Students Regain the Right to Hold Bible Meetings in Public High Schools

The U.S. Supreme Court has reinstated a lower court ruling allowing public high school students to meet for Bible study and prayer during scheduled school activity periods. In doing so, the high court nullified an appeals court ruling against a Williamsport, Pennsylvania, student group called Petros.

Petros has been at the center of a controversy since 1981, when the local school board refused to let the group meet because of the religious content of its discussions. The students filed suit in U.S. District Court, and in 1983 Judge William G. Nealon ruled in favor of the Bible club. Petros meetings resumed during the 1983–84 school year. However, school board member John C. Youngman, Jr., acting on his own, appealed the district court decision. The appeals court ruled against the students, so they took their case to the U.S. Supreme Court.

In March, the high court ruled that Youngman did not have sufficient legal standing to file the earlier appeal. The Court said Youngman, acting as an individual, lacked a sufficient stake in the outcome of the lawsuit to support his appeal to a higher court. The Supreme Court nullified the appeals court decision and reinstated the district court ruling in favor of Petros.

The high court’s decision affords tacit approval of the Equal Access Act, passed by Congress in 1984. (The law has not yet been tested directly by the Supreme Court.) The Equal Access Act permits groups like Petros to meet in public high schools as long as students organize voluntarily, and independent of outside leadership.

In a 1981 case, the Supreme Court upheld the constitutionality of the equal-access concept on college and university campuses. The Christian Legal Society (CLS) was instrumental in that case as well as in the Williamsport effort.

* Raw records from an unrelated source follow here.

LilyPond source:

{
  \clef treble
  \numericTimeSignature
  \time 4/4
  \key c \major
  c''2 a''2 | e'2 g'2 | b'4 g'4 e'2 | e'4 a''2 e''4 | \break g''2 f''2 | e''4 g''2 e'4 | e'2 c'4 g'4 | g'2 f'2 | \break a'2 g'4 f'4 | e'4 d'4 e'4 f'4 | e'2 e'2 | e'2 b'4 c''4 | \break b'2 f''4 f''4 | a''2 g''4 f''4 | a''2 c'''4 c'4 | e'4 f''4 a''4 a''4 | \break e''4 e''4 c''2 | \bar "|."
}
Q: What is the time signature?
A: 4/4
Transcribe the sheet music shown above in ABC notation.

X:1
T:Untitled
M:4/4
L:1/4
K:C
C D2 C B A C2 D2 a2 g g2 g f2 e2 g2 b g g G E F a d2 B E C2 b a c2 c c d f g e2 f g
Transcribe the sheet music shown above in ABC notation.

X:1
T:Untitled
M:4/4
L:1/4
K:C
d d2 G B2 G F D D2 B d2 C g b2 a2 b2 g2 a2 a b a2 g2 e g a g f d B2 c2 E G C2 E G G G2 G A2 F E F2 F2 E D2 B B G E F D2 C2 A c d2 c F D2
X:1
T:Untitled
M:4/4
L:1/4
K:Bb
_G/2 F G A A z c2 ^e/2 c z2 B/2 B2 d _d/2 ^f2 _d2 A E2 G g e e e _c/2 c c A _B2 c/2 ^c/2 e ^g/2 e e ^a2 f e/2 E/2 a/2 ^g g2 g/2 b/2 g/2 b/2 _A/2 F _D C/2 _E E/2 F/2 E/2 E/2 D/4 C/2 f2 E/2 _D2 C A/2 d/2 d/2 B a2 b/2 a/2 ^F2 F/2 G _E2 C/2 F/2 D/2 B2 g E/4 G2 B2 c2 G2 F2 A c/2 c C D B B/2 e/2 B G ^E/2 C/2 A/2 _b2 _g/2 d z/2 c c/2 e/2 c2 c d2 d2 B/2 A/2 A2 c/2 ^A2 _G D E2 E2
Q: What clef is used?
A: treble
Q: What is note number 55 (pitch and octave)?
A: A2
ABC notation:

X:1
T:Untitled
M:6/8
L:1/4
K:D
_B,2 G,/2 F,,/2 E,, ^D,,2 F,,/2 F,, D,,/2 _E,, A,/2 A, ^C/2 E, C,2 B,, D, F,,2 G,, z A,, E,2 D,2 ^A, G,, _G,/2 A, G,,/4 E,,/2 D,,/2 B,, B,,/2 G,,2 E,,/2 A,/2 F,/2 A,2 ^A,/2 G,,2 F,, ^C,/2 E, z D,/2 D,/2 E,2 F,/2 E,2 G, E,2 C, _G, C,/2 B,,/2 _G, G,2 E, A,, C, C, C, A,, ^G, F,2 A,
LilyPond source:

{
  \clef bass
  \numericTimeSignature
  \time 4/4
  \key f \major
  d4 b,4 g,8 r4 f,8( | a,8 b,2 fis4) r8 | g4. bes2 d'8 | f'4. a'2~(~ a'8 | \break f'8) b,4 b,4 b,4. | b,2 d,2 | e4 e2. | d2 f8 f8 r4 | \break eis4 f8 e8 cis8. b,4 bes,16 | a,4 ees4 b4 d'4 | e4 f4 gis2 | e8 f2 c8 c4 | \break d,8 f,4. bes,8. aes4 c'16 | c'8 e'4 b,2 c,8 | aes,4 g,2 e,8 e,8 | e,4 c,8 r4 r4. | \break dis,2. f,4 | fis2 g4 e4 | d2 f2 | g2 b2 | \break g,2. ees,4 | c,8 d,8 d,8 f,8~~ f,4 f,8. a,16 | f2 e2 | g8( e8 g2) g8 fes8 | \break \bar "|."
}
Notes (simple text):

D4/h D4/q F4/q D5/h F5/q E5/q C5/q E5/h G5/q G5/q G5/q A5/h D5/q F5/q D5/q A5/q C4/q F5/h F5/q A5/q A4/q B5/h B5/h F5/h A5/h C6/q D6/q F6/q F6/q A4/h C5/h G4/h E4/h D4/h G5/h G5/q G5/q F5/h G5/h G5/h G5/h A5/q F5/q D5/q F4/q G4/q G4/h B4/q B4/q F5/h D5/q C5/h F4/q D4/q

CLS executive director Samuel E. Ericsson welcomed the recent Williamsport decision. “The Court sent as strong a signal of the constitutionality of equal access as they could have sent under the circumstances,” he said.

Those who oppose Bible clubs meeting on public high school premises have challenged such meetings in courts across the country. Opponents of the clubs say other students might believe the school is endorsing a particular religious group. That would be a violation of the First Amendment’s Establishment Clause, which prohibits state-sponsored religion, they argue. Opponents of equal access also have argued that the concept might cause students from minority religions to feel ostracized, or that groups like Petros could be a launch pad for evangelism in the hallways. Dangerous cults, they fear, could gain access to public high schools along with bona fide religious groups.

In 1983, U.S. District Court Judge Nealon rejected those arguments in the Williamsport case. “A number of students, acting voluntarily and free of outside influences, have requested permission to form a club and meet during the school’s activity period on the same basis as other student organizations,” Nealon wrote in his ruling. “The request was denied on the sole ground that the students wish to engage in religious speech.”

Nealon concluded that the school’s activity period was an “open forum.” Excluding the Petros club because of its religious orientation “has impermissibly burdened their free-speech rights,” he said. The judge said his decision “falls within the realm of what the Chief Justice called ‘a benevolent neutrality which will permit religious exercise to exist without sponsorship and without interference.’ ”

In reviewing the case, the Supreme Court commended Nealon’s “detailed and carefully written opinion.” Ericsson said the Court would not reinstate a lower-court ruling that is not solidly constitutional. He said any group of high school students has the legal right to request permission for a Bible club on school property within guidelines that apply to meetings of other student organizations.